10、29日の事実関係を見ても、29日以前にも政治家とコンタクトがあり、番組内容について政治家からクレームがついていたことは明らかである。29日以前に、いつ、誰から、どのような「意見」がNHKに伝えられたのか?


11、放送前に、「慰安婦」問題に否定的な立場を明確にしている国会議員・政府要人に「面会」を求め、わざわざ番組内容について「説明」すること自体、政治家との癒着であり、不正常な関係だと考えないか?

<政治圧力について>
12、以上のような政治家の発言に対してNHKは「圧力ではない」と言っているが、こうした行為が放送法に触れるものとは考えないか?
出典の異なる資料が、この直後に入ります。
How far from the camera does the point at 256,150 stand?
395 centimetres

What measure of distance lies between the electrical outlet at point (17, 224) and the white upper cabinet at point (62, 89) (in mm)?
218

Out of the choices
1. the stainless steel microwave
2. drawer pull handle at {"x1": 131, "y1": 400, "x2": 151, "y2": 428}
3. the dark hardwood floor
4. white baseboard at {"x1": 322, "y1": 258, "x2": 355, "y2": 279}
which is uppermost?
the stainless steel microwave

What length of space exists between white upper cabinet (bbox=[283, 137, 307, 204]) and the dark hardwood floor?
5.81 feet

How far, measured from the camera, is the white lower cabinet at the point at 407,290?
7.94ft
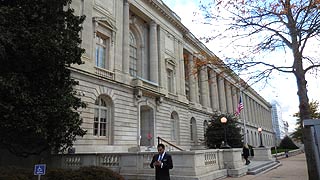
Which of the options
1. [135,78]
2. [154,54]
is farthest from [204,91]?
[135,78]

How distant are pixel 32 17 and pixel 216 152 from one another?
12079 mm

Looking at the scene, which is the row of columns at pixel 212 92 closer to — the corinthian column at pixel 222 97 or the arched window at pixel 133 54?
the corinthian column at pixel 222 97

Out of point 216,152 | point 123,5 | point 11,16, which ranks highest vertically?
point 123,5

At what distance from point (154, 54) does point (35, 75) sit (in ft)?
55.8

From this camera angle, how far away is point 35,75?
522 inches

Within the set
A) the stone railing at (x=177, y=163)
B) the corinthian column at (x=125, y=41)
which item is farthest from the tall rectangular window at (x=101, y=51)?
the stone railing at (x=177, y=163)

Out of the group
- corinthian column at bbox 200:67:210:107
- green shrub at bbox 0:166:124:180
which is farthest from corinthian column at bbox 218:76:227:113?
green shrub at bbox 0:166:124:180

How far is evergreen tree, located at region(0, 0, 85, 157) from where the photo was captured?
11891 mm

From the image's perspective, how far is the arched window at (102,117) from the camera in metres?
20.5

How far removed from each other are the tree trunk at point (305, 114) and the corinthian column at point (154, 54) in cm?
1722

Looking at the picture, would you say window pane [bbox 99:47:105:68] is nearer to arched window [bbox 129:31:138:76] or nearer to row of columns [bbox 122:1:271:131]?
row of columns [bbox 122:1:271:131]

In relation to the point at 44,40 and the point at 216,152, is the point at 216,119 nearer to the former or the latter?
the point at 216,152

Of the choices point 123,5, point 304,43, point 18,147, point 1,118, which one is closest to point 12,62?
point 1,118

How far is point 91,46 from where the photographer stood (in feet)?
68.0
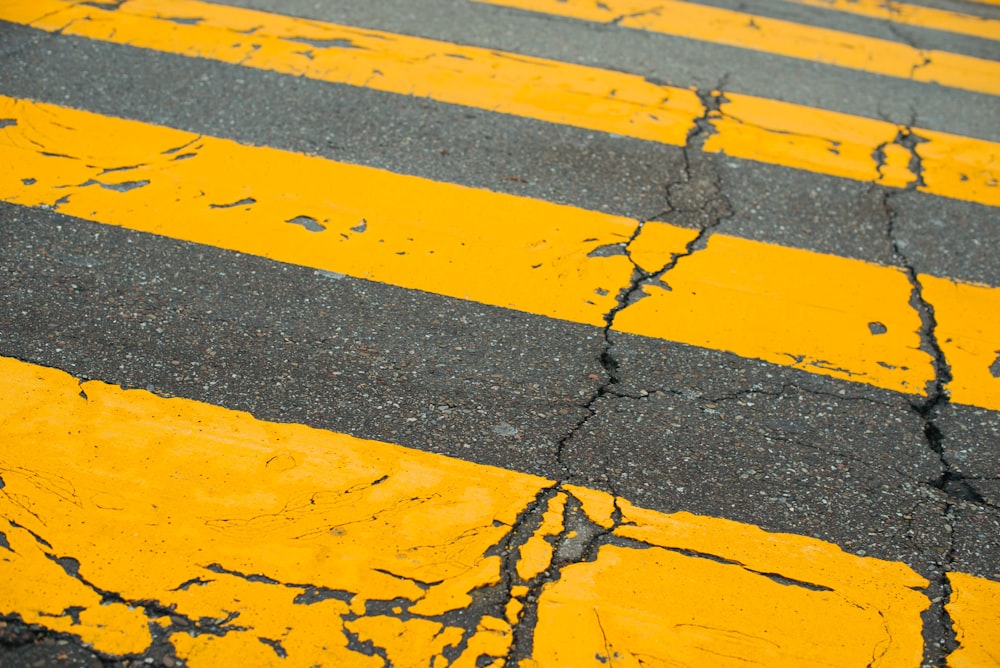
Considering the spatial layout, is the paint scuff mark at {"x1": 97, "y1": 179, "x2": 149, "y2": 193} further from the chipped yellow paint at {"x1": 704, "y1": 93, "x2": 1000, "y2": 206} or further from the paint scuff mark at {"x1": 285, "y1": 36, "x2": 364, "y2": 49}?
the chipped yellow paint at {"x1": 704, "y1": 93, "x2": 1000, "y2": 206}

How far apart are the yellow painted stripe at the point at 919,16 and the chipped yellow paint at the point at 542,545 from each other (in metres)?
5.23

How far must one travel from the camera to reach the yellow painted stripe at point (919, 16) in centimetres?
661

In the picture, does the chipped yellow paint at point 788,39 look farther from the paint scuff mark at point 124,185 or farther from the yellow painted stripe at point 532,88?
the paint scuff mark at point 124,185

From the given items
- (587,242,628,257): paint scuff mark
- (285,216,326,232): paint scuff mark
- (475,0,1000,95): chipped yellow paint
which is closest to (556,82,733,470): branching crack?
(587,242,628,257): paint scuff mark

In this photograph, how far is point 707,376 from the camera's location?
323 centimetres

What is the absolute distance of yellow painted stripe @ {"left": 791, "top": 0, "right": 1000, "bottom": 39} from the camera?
6.61 metres

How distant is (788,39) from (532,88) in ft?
6.58

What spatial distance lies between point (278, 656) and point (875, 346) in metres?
2.34

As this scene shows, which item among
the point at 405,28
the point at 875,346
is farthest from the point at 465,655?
the point at 405,28

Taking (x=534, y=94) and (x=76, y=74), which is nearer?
(x=76, y=74)

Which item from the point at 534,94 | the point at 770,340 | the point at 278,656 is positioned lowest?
the point at 278,656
13、NHKがいう「公平・公正」「不偏不党」とは何か?


14、朝日新聞の報道(1月18日朝刊)によると、28日に44分の番組ができていたが、安倍氏に会った29日に判決のナレーションカットなどが行われ、30日に1分カットの43分バージョンが完成。ところが、放送当日の30日夕方、更に3分カットが制作現場に「業務命令」として伝えられ、結局、本来44分で放送されるべき番組が40分番組として放送されたとある。このような「編集」が通常の編集作業を逸脱するものであることは、NHK関係者も述べているところであるが、この間の経緯について、前述の経過に誤りがあるか? あるとしたら、それはどこで、事実はどうであったのか?


15、この間の経緯などについては、総合企画室が海老沢会長宛てに出した「報告書」が存在しているというが、改ざんされない報告書を国民の前に明らかにするべきではないか。


16、長井氏の記者会見の後、NHKは関根放送総局長名で「通常の編集を行った」と言い、政治家の介入はなかったと圧力を否定するコメントを出したが、これを断定するために、どのような調査を行ったのか? 


17、このようにNHK安倍氏、報道サイド、内部告発者、それぞれの立場から異なる「事実」が語られている以上、外部の第3者機関による真相究明の調査が必要と思われる。こうした調査を受け入れる気持ちはないのか? 


18、これだけ社会的に大きな問題になっていてもなお、海老沢勝二氏が会長を辞任しないのはなぜか?


NHKが真の改革を進めるためには、これまでの政治家との不正常な関係を正し、本来の公共放送としてあるべき姿を、NHKが取り戻すことです。そのためには、政治家の反応ばかり気にしていた姿勢を改めて視聴者、国民に真に向き合い、今回の事件にまつわる全ての疑惑に対して、事実を隠蔽することなく、権力に臆せず勇気と決断を持って全ての真実を語らねばなりません。これ以上、国民、視聴者の信頼を損ねる行為を続けていくとしたら、それは自ら、憲法が保障する「表現の自由」「報道の自由」を放棄することであり、ジャーナリズムの自殺行為です。
以上の質問に対して、1月25日までに回答いただきますよう、強く求めます。